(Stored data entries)
★ ★ ★ ★ ★ ★ ★
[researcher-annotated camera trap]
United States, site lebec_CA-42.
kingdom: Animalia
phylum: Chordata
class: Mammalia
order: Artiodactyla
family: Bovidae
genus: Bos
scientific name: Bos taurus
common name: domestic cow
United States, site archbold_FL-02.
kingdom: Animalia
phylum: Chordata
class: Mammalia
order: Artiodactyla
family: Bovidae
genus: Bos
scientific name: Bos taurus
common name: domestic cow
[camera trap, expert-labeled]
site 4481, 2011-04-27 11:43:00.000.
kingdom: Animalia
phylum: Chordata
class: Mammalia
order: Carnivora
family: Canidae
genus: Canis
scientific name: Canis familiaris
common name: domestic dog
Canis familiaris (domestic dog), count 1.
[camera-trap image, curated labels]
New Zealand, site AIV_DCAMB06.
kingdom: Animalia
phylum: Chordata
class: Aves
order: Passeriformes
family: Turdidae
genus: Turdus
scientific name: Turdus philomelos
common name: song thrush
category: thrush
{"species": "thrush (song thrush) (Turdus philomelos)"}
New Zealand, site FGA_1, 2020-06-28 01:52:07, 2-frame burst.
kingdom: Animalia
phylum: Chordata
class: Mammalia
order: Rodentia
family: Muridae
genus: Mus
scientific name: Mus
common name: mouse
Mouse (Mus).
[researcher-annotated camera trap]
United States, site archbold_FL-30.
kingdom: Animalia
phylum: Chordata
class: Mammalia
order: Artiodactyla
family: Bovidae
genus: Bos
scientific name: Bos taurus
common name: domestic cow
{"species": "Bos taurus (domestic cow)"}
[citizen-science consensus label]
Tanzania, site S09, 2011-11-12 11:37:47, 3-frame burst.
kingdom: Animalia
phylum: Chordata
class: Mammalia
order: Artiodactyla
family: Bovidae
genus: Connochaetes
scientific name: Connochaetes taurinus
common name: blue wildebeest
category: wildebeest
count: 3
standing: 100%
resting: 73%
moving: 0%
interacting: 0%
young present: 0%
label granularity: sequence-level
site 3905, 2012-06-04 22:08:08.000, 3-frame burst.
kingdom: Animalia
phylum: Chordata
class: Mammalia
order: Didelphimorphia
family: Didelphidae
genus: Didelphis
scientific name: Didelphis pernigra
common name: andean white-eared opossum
★ ★ ★ ★ ★ ★ ★
**DESCRIPTION OF THE TASK:** Check the lines above and copy each one that includes "trap".

**WRITTEN ANSWER:**
[researcher-annotated camera trap]
[camera trap, expert-labeled]
[camera-trap image, curated labels]
[researcher-annotated camera trap]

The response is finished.